* **WORK INSTRUCTION**: An exact transcription of the entries is required, with none of the pictures carried over.

* **ENTRIES SUPPLIED**:
----------

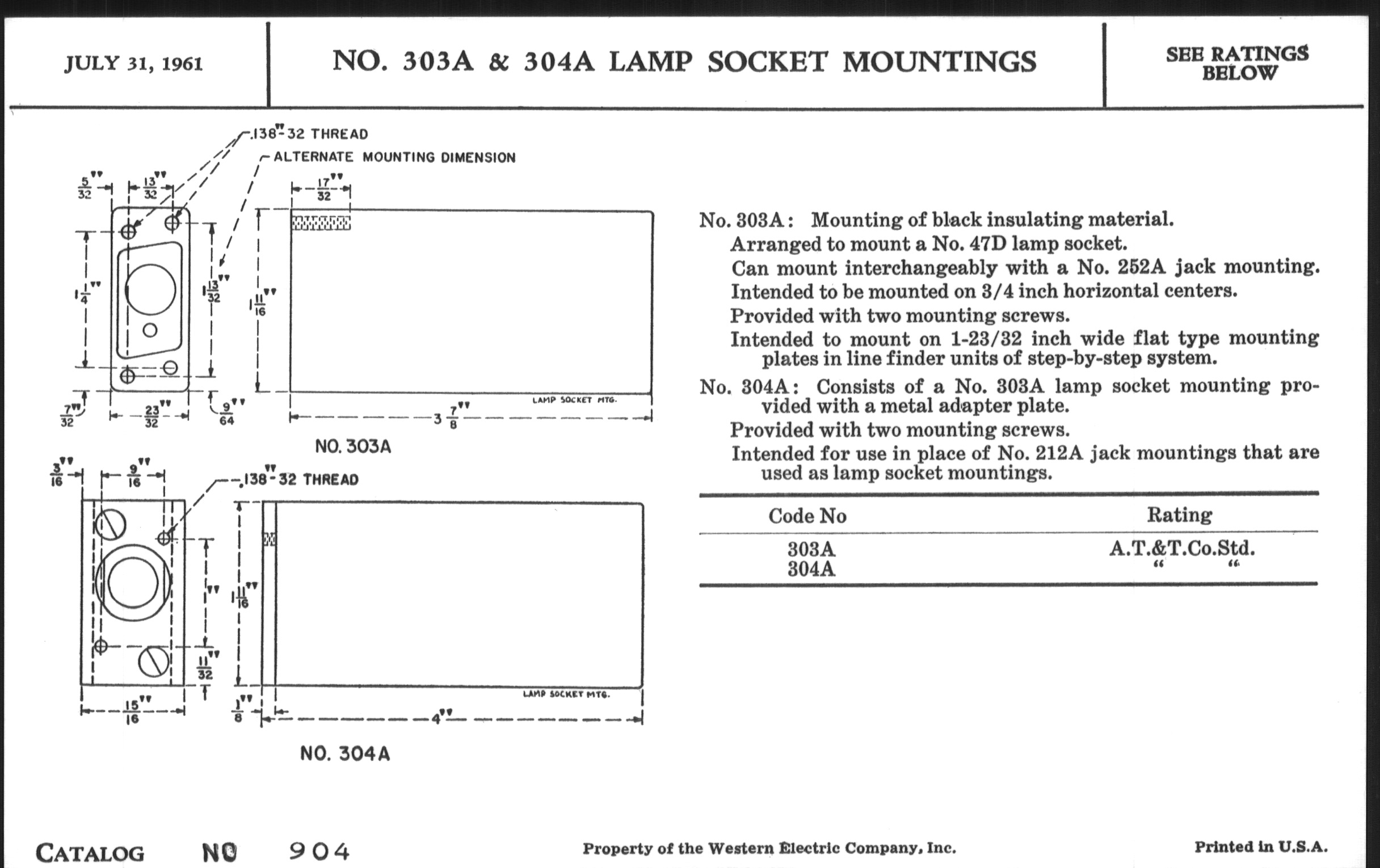 JULY 31, 1961

NO. 303A & 304A LAMP SOCKET MOUNTINGS

SEE RATINGS BELOW

.138"-32 THREAD

ALTERNATE MOUNTING DIMENSION

$\frac{5}{32}$"

$\frac{13}{32}$"

$\frac{17}{32}$"

$1\frac{1}{4}$"

$1\frac{13}{32}$"

$1\frac{11}{16}$"

$\frac{7}{32}$"

$\frac{23}{32}$"

$\frac{9}{64}$"

LAMP SOCKET MTG.

$3\frac{7}{8}$"

NO. 303A

$\frac{3}{16}$"

$\frac{9}{16}$"

.138"-32 THREAD

1"

$1\frac{11}{16}$"

$\frac{11}{32}$"

$\frac{15}{16}$"

$\frac{1}{8}$"

LAMP SOCKET MTG.

4"

NO. 304A

No. 303A: Mounting of black insulating material.
Arranged to mount a No. 47D lamp socket.
Can mount interchangeably with a No. 252A jack mounting.
Intended to be mounted on 3/4 inch horizontal centers.
Provided with two mounting screws.
Intended to mount on 1-23/32 inch wide flat type mounting plates in line finder units of step-by-step system.

No. 304A: Consists of a No. 303A lamp socket mounting provided with a metal adapter plate.
Provided with two mounting screws.
Intended for use in place of No. 212A jack mountings that are used as lamp socket mountings.

| Code No | Rating |
|---|---|
| 303A | A.T.&T.Co.Std. |
| 304A | " " |

CATALOG NO 904

Property of the Western Electric Company, Inc.

Printed in U.S.A.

----------

* **ANSWER FOR THE TASK**:
 JULY 31, 1961

NO. 303A & 304A LAMP SOCKET MOUNTINGS

SEE RATINGS BELOW

.138"-32 THREAD

ALTERNATE MOUNTING DIMENSION

$\frac{5}{32}$"

$\frac{13}{32}$"

$\frac{17}{32}$"

$1\frac{1}{4}$"

$1\frac{13}{32}$"

$1\frac{11}{16}$"

$\frac{7}{32}$"

$\frac{23}{32}$"

$\frac{9}{64}$"

LAMP SOCKET MTG.

$3\frac{7}{8}$"

NO. 303A

$\frac{3}{16}$"

$\frac{9}{16}$"

.138"-32 THREAD

1"

$1\frac{11}{16}$"

$\frac{11}{32}$"

$\frac{15}{16}$"

$\frac{1}{8}$"

LAMP SOCKET MTG.

4"

NO. 304A

No. 303A: Mounting of black insulating material.
Arranged to mount a No. 47D lamp socket.
Can mount interchangeably with a No. 252A jack mounting.
Intended to be mounted on 3/4 inch horizontal centers.
Provided with two mounting screws.
Intended to mount on 1-23/32 inch wide flat type mounting plates in line finder units of step-by-step system.

No. 304A: Consists of a No. 303A lamp socket mounting provided with a metal adapter plate.
Provided with two mounting screws.
Intended for use in place of No. 212A jack mountings that are used as lamp socket mountings.

| Code No | Rating |
|---|---|
| 303A | A.T.&T.Co.Std. |
| 304A | " " |

CATALOG NO 904

Property of the Western Electric Company, Inc.

Printed in U.S.A.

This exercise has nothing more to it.